1409 (Meteorological) Flight was formed on 1 April 1943 to provide meteorological information for RAF Bomber Command and the USAAF.  Equipped with unarmed de Havilland Mosquito aircraft, the crews of the Flight undertook long range meteorological reconnaissance flights until the end of the Second World War in Europe and continued in this role until 1946.

Formed at RAF Oakington as part of the disbandment of 521 Squadron, the Flight was part of No. 8 Group RAF, the Pathfinders.  Flying singly the missions were codenamed PAMPA (Photo-recce And Meteorological Photography Aircraft).
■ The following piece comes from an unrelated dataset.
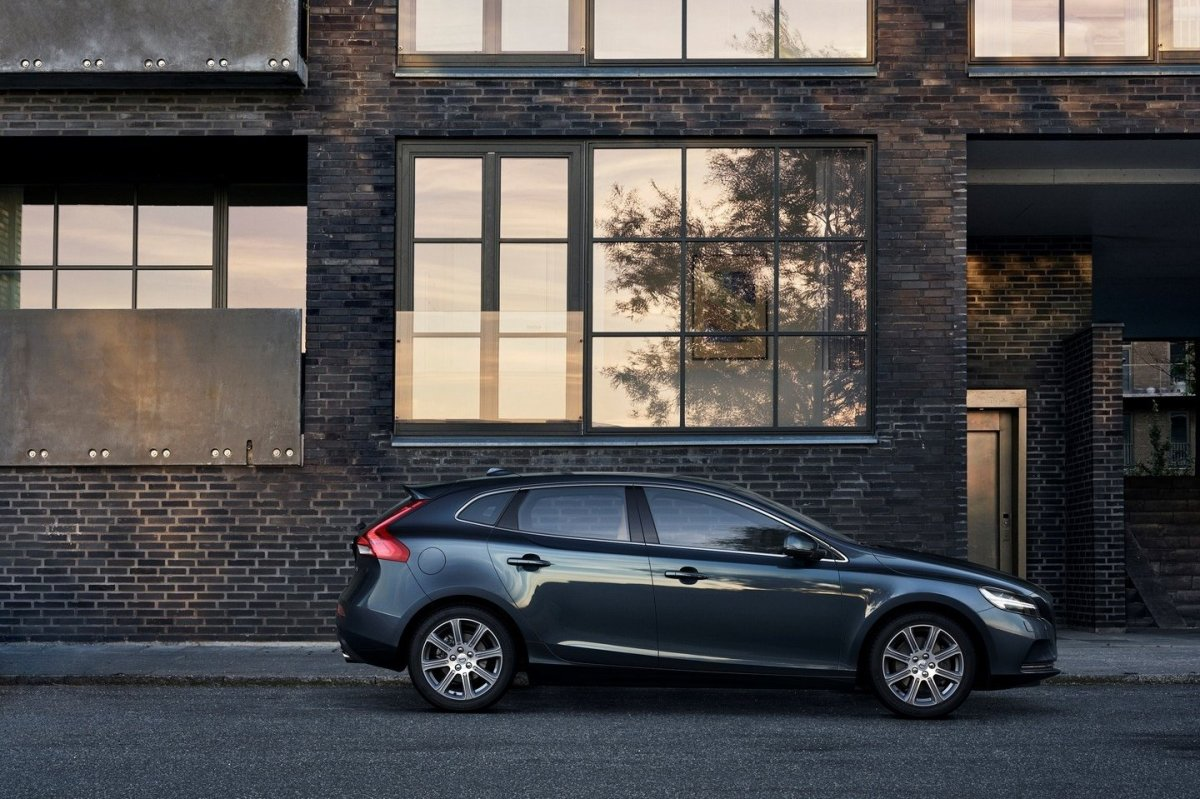 Volvo V40 Cross Country facelift Thor 2017 12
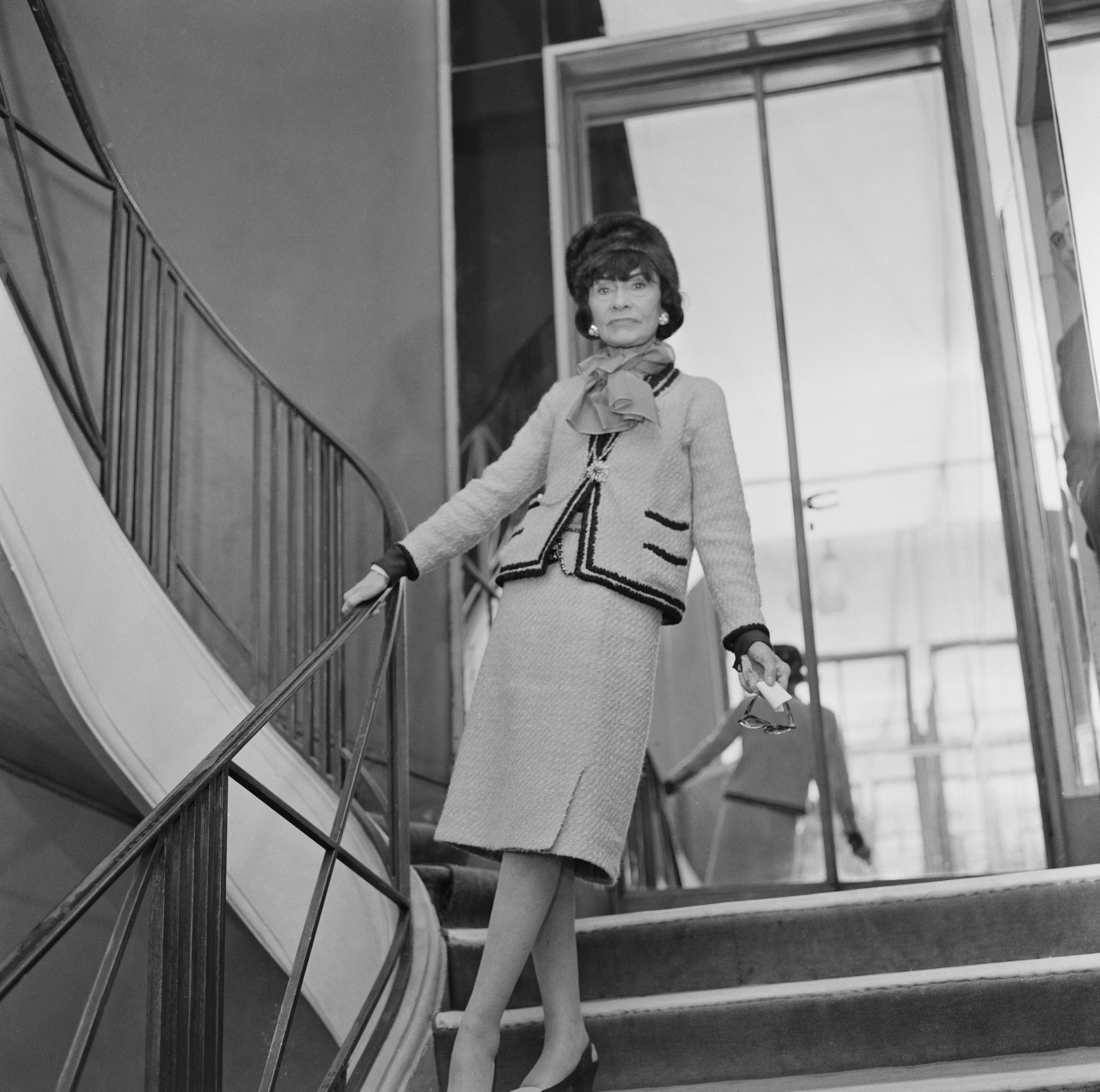 """Коко Шанел: """"Елегантност е, когато вътрешността е толкова красива, колкото външността""""."""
In January 1944 the Flight moved to RAF Wyton where it remained until July 1945 when it moved to RAF Upwood.  In October 1945 the Flight was transferred to No. 47 Group RAF and partially re-equipped with Consolidated Liberator aircraft in addition to its Mosquitos at RAF Lyneham.  The Flight was disbanded at Lyneham in May 1946.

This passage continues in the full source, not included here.